▶ [What is needed]
Emit a verbatim copy of the lines running from the line with "What is the distance between the vantage" through the end of the material below.

Rows of spatial question data
— begin —

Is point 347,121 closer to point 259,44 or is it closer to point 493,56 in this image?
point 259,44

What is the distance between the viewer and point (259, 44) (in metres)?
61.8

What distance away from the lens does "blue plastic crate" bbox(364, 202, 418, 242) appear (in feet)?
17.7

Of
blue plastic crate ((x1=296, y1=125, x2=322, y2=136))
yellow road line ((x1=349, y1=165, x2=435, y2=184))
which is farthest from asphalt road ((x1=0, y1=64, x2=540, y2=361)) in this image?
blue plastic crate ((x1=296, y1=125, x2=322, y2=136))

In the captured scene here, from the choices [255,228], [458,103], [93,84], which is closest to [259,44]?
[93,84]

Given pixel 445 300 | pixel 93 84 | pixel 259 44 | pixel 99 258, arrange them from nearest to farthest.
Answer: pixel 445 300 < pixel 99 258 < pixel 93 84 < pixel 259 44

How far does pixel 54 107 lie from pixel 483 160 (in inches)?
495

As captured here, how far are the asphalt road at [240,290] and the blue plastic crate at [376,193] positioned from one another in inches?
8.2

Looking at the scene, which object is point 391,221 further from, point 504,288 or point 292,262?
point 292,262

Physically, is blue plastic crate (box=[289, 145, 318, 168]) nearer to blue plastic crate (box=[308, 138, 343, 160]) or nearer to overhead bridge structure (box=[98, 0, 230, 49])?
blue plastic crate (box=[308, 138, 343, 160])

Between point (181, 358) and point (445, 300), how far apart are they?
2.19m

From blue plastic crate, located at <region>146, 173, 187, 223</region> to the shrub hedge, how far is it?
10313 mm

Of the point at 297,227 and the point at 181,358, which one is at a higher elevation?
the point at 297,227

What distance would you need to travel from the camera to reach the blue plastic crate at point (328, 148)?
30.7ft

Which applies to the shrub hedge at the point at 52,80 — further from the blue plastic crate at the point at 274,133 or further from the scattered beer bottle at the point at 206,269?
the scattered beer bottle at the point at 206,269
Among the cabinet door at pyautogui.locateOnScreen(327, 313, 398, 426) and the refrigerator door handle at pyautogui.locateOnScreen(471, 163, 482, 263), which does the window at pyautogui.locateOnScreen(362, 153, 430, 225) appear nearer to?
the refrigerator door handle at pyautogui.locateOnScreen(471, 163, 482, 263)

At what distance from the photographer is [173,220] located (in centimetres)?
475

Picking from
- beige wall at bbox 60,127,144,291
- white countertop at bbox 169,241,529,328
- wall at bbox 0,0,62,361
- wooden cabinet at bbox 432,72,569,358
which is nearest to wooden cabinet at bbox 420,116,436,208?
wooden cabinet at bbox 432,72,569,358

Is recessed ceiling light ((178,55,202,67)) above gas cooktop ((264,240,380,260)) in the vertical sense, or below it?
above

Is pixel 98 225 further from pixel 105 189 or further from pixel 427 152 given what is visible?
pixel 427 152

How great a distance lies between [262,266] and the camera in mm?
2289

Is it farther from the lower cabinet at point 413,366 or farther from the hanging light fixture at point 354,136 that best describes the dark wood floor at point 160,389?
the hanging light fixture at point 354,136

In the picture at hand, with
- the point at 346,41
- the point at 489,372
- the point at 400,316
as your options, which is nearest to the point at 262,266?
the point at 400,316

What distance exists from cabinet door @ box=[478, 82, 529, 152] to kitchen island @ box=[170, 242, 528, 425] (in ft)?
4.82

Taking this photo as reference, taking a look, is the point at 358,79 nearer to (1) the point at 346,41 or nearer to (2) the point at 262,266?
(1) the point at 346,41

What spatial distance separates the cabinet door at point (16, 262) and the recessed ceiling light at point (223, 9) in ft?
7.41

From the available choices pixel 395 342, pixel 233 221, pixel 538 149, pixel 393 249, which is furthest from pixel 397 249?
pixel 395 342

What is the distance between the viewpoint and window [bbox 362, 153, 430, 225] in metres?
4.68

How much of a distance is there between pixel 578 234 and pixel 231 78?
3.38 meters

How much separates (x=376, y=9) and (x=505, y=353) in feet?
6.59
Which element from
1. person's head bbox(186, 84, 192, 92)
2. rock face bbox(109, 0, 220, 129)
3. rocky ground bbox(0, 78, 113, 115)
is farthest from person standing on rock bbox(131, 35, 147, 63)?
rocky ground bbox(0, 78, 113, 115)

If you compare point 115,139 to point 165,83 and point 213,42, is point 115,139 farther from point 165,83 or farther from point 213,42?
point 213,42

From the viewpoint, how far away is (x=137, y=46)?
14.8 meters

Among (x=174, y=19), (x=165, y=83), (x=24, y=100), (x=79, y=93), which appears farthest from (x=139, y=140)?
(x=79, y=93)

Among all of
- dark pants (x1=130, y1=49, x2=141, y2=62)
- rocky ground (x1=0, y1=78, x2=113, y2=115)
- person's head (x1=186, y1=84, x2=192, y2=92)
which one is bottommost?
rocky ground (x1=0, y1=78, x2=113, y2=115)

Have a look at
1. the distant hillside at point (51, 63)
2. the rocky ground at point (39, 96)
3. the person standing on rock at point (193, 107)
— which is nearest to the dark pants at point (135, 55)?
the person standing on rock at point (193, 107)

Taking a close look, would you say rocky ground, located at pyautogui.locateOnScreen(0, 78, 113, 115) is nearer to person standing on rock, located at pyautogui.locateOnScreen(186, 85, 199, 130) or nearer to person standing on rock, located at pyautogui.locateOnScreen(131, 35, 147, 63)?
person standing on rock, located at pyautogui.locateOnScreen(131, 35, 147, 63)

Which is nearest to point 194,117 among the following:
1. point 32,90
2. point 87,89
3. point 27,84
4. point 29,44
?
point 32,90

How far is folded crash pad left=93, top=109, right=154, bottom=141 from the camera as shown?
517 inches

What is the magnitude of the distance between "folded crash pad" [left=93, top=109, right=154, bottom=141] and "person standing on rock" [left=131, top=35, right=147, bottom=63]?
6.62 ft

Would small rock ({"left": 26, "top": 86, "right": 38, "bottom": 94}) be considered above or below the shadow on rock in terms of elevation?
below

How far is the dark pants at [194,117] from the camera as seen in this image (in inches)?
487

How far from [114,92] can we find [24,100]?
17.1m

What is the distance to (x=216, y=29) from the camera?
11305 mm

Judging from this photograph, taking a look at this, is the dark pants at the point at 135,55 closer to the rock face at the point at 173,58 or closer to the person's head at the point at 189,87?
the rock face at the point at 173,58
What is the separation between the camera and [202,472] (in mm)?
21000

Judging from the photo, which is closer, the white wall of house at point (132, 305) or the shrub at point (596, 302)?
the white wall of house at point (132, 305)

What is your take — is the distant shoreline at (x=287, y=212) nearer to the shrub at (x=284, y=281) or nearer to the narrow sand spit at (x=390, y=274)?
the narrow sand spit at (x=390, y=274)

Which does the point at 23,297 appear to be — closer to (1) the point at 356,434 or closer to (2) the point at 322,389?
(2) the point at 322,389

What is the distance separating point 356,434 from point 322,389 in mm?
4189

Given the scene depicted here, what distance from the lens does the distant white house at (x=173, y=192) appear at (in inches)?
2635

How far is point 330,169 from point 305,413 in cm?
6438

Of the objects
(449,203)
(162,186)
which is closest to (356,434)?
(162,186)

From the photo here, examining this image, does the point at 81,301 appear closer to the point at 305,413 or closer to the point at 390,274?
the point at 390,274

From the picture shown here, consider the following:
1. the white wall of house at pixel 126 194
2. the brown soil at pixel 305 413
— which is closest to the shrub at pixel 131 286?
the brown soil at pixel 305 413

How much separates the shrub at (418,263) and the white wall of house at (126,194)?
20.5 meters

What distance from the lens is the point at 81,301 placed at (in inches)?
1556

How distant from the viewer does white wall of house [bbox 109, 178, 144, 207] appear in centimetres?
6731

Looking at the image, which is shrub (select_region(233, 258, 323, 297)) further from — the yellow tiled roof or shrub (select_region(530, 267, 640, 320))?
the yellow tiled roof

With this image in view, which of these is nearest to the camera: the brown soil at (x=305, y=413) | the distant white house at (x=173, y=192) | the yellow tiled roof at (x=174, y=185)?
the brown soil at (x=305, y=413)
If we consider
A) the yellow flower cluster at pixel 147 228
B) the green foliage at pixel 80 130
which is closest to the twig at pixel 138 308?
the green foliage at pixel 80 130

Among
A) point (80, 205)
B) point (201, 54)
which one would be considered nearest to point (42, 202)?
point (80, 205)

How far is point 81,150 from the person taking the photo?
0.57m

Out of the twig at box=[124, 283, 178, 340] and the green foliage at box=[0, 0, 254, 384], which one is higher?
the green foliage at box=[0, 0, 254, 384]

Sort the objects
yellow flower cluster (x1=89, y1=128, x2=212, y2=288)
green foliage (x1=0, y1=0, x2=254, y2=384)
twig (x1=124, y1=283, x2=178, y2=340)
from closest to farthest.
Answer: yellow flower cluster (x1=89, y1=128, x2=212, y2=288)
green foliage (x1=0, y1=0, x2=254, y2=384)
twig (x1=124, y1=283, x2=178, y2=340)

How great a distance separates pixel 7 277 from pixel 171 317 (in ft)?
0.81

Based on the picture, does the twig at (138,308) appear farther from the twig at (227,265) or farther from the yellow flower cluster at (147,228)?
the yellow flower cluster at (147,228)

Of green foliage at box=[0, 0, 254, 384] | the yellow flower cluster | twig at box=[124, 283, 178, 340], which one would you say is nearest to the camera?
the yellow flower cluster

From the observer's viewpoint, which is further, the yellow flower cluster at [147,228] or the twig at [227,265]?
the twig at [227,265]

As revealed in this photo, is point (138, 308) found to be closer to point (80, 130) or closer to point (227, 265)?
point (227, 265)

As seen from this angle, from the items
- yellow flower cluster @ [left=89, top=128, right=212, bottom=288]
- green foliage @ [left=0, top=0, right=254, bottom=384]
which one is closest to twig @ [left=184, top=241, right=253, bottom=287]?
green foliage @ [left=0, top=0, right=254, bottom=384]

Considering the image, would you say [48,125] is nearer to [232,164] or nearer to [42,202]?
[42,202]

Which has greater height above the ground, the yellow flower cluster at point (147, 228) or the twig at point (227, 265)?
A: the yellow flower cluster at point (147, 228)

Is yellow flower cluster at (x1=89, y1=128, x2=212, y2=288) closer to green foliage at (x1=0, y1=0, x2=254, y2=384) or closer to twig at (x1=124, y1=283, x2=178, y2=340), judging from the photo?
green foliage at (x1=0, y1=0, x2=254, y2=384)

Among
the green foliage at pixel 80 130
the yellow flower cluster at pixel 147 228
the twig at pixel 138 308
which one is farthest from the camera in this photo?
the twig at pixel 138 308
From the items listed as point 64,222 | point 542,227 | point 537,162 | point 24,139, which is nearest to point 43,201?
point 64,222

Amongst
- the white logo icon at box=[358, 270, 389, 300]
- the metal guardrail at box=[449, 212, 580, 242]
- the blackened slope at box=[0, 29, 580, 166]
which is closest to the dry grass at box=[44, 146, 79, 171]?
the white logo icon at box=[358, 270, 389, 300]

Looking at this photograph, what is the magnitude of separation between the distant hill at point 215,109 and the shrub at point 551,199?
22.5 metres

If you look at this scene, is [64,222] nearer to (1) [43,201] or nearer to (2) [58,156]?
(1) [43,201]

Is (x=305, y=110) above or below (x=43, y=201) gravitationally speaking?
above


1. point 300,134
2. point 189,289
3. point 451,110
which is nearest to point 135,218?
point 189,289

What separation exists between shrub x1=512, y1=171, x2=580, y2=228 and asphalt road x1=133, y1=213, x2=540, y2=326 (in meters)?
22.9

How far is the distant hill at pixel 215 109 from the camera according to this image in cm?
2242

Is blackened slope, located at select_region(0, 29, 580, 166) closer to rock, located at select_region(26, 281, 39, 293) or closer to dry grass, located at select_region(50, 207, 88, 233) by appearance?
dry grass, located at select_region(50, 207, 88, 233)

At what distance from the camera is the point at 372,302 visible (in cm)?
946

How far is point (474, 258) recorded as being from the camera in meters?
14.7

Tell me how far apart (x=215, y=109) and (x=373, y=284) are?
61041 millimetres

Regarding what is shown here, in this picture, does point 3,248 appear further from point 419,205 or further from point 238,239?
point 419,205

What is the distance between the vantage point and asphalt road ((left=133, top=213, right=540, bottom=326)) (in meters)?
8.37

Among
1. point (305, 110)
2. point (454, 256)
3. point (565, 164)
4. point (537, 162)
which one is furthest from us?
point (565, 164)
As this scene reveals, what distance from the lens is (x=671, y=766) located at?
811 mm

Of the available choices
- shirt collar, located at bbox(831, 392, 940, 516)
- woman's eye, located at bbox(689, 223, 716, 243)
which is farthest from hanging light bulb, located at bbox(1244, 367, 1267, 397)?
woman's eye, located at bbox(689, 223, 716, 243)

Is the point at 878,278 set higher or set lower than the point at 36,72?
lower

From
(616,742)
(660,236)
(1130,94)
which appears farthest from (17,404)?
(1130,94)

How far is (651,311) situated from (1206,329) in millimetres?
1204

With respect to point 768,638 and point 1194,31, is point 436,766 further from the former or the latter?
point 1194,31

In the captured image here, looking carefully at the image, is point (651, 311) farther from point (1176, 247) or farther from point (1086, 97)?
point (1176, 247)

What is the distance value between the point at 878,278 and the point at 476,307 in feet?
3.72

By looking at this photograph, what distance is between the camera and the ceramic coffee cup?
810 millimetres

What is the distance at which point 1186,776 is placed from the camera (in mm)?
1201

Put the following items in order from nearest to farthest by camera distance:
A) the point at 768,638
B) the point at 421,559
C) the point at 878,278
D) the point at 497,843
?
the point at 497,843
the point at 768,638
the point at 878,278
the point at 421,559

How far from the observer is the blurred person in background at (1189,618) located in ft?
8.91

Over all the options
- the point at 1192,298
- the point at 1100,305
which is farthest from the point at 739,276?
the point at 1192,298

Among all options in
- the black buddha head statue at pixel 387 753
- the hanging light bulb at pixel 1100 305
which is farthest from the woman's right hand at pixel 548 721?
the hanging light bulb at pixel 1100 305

— end —

▶ [Correct answer]
What is the distance between the vantage point and asphalt road ((left=133, top=213, right=540, bottom=326)) (in meters)?
8.37

Among
1. point (305, 110)
2. point (454, 256)
3. point (565, 164)
4. point (537, 162)
which one is furthest from us?
point (565, 164)
As this scene reveals, what distance from the lens is (x=671, y=766) located at?
811 mm

Of the available choices
- shirt collar, located at bbox(831, 392, 940, 516)
- woman's eye, located at bbox(689, 223, 716, 243)
which is farthest from hanging light bulb, located at bbox(1244, 367, 1267, 397)?
woman's eye, located at bbox(689, 223, 716, 243)

Is the point at 878,278 set higher or set lower than the point at 36,72?
lower

From
(616,742)
(660,236)
(1130,94)
which appears farthest from (17,404)?
(1130,94)

How far is (651,311) situated from (1206,329) in millimetres?
1204

With respect to point 768,638 and point 1194,31, is point 436,766 further from the former or the latter?
point 1194,31

In the captured image here, looking carefully at the image, is point (651, 311) farther from point (1176, 247) or farther from point (1086, 97)?
point (1176, 247)

What is the distance value between the point at 878,278 and the point at 476,307 in feet?
3.72

By looking at this photograph, what distance is between the camera and the ceramic coffee cup?
810 millimetres

What is the distance at which point 1186,776 is placed from the camera (in mm)?
1201

Put the following items in order from nearest to farthest by camera distance:
A) the point at 768,638
B) the point at 421,559
C) the point at 878,278
D) the point at 497,843
?
the point at 497,843
the point at 768,638
the point at 878,278
the point at 421,559

How far from the observer is the blurred person in background at (1189,618) located in ft?
8.91

Over all the options
- the point at 1192,298
- the point at 1100,305
which is farthest from the point at 739,276?
the point at 1192,298

Among all options in
- the black buddha head statue at pixel 387 753
- the hanging light bulb at pixel 1100 305
which is farthest from the woman's right hand at pixel 548 721?
the hanging light bulb at pixel 1100 305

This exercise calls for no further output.